Short exercise: Reproduce the lines in the source data below word for word, from the line containing "Which object is" through the end of the records, including both ends.

Source data
○ ○ ○ ○ ○

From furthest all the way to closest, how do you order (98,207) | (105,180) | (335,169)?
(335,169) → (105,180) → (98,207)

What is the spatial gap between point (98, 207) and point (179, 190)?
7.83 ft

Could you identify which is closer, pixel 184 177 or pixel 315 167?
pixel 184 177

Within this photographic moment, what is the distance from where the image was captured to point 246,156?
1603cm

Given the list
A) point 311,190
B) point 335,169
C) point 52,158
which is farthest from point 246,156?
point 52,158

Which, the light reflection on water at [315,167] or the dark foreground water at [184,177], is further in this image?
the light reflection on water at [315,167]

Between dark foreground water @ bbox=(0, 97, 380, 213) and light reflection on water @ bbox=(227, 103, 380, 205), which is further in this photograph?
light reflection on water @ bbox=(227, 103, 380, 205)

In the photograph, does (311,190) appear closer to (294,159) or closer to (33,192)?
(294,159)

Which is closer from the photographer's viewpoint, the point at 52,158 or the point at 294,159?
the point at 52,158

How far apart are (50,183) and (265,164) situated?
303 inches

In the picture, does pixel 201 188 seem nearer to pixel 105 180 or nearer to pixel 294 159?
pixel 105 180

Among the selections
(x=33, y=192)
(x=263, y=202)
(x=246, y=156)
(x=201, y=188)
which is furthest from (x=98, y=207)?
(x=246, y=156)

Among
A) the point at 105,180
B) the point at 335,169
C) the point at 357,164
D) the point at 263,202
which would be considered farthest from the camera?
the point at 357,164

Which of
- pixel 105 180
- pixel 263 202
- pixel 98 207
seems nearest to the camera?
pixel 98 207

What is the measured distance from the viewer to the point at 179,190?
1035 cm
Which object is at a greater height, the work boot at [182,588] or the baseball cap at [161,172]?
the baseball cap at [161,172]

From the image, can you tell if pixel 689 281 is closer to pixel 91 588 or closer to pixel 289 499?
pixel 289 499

○ ○ ○ ○ ○

Answer to this problem:
Which object is at a greater height, the work boot at [182,588] or the baseball cap at [161,172]?
the baseball cap at [161,172]

From the image, can you tell if pixel 689 281 is closer to pixel 91 588 or closer to pixel 289 499?
pixel 289 499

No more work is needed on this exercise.